What is a Hospital Revenue Bond

A hospital revenue bond is a type of municipal bond intended to support the construction of new hospitals, nursing homes or related facilities. The bonds can also be used to purchase new equipment for these facilities or to finance upgrades for existing hospitals. The revenue created by the hospitals is then used to repay bondholders. Generally, bondholders receive payment only after paying the expenses of running the hospital is complete. This second-layer payment can create risk for bondholders if the hospital is not as profitable as anticipated.

BREAKING DOWN Hospital Revenue Bond

Hospital revenue bonds are considered to be among the riskiest types of municipal bonds. As their name suggests, revenue bonds are generally backed by the revenue that the specific project can generate. If this revenue is insufficient, municipalities have no obligation to use other funds to pay back bondholders. 

And unlike cities, hospitals cannot tax residents as a way to cover expenses or repay debt. This inability to raise revenue through taxes means the hospital revenue bonds typically command higher yields.
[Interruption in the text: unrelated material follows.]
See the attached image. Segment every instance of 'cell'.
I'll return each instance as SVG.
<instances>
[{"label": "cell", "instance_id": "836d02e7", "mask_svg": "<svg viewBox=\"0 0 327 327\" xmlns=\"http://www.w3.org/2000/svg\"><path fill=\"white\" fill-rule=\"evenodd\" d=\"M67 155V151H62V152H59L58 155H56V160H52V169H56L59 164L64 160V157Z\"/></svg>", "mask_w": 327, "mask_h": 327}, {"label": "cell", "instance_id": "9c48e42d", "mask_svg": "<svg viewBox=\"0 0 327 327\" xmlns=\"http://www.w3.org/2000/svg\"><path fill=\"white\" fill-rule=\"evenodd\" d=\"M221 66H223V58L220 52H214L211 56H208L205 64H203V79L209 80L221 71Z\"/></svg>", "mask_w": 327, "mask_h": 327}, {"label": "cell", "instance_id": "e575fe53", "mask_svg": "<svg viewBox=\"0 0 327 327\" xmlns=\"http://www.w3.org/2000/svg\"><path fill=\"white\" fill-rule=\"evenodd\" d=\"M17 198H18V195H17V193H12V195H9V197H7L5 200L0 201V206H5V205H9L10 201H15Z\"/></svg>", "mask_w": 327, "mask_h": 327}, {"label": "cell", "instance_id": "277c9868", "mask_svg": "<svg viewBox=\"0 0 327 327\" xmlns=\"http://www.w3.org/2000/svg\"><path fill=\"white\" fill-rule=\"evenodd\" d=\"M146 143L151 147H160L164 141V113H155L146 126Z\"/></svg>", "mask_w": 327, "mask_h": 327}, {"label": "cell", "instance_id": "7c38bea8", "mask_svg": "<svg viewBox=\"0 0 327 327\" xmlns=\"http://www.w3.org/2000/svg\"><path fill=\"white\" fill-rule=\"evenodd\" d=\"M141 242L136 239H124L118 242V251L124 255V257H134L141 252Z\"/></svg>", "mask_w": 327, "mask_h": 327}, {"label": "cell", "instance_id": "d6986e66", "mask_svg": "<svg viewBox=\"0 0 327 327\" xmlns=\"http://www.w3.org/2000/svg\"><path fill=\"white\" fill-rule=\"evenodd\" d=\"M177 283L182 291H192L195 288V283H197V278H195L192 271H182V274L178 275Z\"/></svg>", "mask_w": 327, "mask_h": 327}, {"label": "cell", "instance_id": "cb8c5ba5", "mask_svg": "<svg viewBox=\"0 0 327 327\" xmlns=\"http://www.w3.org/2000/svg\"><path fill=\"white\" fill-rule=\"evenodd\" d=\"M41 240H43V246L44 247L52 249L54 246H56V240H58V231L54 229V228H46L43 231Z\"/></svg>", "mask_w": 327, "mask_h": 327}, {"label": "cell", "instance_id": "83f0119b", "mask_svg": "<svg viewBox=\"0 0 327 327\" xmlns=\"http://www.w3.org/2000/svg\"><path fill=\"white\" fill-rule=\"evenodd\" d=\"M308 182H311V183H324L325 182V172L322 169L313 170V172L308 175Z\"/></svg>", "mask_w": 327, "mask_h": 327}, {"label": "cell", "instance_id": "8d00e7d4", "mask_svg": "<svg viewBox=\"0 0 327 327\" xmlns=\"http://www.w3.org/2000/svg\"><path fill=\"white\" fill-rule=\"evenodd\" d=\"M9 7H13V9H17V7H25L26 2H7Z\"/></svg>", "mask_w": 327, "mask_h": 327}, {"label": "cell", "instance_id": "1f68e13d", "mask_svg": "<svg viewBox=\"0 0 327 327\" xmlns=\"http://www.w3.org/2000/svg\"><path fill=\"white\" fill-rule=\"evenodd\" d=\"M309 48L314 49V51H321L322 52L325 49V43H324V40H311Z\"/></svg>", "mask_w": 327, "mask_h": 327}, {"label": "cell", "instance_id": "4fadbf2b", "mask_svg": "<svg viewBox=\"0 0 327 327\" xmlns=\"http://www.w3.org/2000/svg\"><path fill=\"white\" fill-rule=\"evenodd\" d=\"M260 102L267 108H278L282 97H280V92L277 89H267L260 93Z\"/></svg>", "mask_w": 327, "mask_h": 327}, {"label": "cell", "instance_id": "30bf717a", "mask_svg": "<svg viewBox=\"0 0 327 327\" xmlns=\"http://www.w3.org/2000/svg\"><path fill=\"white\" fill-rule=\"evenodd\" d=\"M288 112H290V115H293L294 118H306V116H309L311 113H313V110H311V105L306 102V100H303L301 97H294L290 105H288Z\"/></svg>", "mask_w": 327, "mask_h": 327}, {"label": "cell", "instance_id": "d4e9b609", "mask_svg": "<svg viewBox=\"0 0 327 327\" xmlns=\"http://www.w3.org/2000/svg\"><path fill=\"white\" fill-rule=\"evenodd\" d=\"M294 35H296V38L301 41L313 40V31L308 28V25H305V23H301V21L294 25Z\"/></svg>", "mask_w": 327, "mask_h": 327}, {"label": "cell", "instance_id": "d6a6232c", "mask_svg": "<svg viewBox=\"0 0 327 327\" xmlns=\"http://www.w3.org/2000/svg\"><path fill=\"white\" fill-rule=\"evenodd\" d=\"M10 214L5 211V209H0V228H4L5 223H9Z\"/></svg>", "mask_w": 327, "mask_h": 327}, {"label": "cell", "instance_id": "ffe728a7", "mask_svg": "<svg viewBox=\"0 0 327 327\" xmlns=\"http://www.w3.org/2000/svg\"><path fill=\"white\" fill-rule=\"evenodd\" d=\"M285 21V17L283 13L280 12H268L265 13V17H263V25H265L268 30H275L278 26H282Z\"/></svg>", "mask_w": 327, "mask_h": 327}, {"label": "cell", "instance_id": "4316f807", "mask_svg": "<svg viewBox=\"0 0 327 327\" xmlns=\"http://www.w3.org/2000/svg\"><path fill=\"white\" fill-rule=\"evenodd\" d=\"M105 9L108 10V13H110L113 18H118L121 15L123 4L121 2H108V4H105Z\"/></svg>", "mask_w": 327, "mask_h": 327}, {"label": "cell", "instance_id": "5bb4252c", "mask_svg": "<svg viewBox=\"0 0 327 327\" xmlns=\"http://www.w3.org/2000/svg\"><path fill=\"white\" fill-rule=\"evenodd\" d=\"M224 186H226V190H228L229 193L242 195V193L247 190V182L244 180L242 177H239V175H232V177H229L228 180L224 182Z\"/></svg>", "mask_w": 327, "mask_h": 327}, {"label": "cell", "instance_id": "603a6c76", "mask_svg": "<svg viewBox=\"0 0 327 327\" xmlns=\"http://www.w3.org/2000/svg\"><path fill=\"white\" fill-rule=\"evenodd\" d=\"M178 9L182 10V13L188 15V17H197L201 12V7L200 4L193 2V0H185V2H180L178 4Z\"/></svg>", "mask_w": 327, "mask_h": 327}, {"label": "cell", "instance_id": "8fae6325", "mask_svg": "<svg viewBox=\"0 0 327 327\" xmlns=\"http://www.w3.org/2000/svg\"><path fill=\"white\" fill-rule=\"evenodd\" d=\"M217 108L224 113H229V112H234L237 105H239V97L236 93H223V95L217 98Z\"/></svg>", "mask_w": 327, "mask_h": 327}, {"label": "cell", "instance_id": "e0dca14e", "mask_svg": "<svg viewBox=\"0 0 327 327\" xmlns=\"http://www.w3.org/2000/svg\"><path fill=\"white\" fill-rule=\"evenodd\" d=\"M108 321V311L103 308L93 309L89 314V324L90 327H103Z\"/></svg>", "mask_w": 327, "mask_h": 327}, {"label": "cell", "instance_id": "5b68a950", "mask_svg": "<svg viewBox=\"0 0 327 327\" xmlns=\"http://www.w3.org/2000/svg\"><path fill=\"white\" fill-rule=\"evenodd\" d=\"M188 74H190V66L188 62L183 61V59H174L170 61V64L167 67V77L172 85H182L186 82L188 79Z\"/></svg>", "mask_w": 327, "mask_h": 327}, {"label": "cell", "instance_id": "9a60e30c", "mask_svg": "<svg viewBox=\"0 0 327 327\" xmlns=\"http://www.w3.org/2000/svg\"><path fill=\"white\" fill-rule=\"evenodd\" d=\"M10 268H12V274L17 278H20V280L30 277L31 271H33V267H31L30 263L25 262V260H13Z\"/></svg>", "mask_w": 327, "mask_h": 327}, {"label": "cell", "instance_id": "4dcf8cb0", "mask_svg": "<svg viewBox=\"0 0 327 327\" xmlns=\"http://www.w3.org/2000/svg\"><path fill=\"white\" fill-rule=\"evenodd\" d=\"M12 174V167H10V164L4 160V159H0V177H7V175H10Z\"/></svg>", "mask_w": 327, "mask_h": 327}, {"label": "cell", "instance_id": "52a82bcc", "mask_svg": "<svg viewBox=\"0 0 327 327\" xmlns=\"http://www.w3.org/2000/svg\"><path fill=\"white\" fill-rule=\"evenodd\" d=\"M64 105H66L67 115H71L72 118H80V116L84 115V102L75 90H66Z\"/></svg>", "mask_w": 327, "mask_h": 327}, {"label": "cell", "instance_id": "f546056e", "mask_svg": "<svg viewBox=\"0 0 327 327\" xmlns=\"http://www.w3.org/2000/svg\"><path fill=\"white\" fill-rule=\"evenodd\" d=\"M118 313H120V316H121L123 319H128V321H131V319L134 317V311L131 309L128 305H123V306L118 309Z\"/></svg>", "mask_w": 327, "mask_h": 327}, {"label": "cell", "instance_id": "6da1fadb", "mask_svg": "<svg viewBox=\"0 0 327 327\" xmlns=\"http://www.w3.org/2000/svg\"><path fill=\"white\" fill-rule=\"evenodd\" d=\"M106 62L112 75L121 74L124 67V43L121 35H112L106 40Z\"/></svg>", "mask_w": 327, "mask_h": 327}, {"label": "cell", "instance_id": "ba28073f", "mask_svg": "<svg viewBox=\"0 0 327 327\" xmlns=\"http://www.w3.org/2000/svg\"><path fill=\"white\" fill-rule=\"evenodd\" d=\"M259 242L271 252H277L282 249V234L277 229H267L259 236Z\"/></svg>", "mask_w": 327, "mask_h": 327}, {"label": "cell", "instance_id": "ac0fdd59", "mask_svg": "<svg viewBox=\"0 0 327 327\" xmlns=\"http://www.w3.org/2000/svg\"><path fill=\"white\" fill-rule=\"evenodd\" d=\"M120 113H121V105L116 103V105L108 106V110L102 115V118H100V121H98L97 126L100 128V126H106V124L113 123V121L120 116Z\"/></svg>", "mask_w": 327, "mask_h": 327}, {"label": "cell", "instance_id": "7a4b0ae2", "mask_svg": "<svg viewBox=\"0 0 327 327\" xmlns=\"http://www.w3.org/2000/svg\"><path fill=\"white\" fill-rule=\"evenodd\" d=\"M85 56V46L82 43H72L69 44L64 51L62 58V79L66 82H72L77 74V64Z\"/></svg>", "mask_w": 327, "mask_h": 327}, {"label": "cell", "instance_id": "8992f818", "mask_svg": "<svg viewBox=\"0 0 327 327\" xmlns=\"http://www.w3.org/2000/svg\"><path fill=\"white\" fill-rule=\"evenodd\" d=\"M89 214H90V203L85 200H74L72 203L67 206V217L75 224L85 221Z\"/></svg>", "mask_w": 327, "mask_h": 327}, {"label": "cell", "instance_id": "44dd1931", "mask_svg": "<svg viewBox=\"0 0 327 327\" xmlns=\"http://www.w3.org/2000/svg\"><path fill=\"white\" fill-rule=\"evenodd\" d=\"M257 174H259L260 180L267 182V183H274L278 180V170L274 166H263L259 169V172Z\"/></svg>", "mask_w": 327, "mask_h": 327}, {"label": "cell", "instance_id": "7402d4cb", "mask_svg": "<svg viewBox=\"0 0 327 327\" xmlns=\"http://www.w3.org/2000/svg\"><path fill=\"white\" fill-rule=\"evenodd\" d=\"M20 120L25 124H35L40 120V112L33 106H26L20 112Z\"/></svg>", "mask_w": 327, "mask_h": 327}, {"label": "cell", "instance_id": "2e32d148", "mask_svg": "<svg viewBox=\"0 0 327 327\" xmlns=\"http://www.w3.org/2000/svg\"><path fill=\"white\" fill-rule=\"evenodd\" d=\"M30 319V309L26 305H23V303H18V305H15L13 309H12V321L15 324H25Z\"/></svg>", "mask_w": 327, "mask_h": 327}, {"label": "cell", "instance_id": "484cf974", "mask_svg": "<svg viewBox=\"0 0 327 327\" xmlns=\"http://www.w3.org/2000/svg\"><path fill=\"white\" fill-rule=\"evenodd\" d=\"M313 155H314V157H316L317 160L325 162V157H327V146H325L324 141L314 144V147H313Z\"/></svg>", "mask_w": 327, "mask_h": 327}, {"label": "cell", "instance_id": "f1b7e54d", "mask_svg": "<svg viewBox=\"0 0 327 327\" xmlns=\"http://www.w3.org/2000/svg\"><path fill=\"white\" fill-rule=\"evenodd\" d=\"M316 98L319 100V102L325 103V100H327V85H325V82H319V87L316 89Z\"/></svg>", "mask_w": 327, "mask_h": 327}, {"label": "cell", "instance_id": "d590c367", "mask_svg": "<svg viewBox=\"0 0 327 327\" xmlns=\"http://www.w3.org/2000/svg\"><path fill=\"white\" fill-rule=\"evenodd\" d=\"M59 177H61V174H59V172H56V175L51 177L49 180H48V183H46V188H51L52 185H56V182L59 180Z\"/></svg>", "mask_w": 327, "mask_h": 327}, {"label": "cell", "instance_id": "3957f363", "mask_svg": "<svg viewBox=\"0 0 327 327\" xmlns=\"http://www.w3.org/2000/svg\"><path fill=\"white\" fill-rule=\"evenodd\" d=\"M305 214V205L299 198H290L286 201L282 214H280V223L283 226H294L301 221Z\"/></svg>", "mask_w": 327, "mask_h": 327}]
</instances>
The high-yield is due to their default risk being higher than a general obligation bond. 

Rating firms evaluate a revenue bond issue and assign a ranking indicating the probability that the obligation pays out on schedule. Hospital revenue bonds which are reliant on government-funded programs such as Medicaid and Medicare are a higher-risk investment. Uncertainty surrounding possible changes to the healthcare market and insurance laws create an unpredictable environment for hospitals and the bonds used to support them. Still, when there is a decrease in supply in the municipal bond market, investors are more likely to consider hospital bonds that present a higher risk.
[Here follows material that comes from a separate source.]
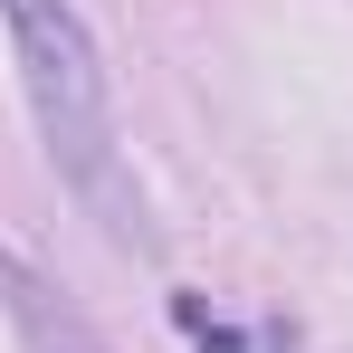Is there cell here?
<instances>
[{"mask_svg": "<svg viewBox=\"0 0 353 353\" xmlns=\"http://www.w3.org/2000/svg\"><path fill=\"white\" fill-rule=\"evenodd\" d=\"M0 29H10V58H19V86H29V115H39V143L67 172V191L124 239L143 248V201L124 181V143H115V96H105V58L86 39V19L67 0H0Z\"/></svg>", "mask_w": 353, "mask_h": 353, "instance_id": "cell-1", "label": "cell"}, {"mask_svg": "<svg viewBox=\"0 0 353 353\" xmlns=\"http://www.w3.org/2000/svg\"><path fill=\"white\" fill-rule=\"evenodd\" d=\"M0 287H10V305H19V315H29V334H39V344L48 353H96V334H86V325H67V305H58V325H48V305H39V277H29V268H19V258H10V268H0Z\"/></svg>", "mask_w": 353, "mask_h": 353, "instance_id": "cell-2", "label": "cell"}]
</instances>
Tax Considerations for Hospital Revenue Bonds

Income received from a hospital revenue bond may be exempt from state, local and federal taxation. However, this varies by location and the impact of current tax law, which is subject to change. A tax plan introduced by Congress in 2017 initially included an amendment that would prevent hospitals from issuing tax-exempt bonds. This plan prompted many hospitals to rush to seek funding before the proposed legislation could take effect. 

Several major hospital groups strongly objected to the proposed change, warning that eliminating the tax break would result in higher borrowing costs. The increased cost would in turn limit, or reduce, their ability to expand, renovate or build new facilities. Ultimately, the communities and their residents would receive the most significant damage. The final tax plan dropped the proposed legislation.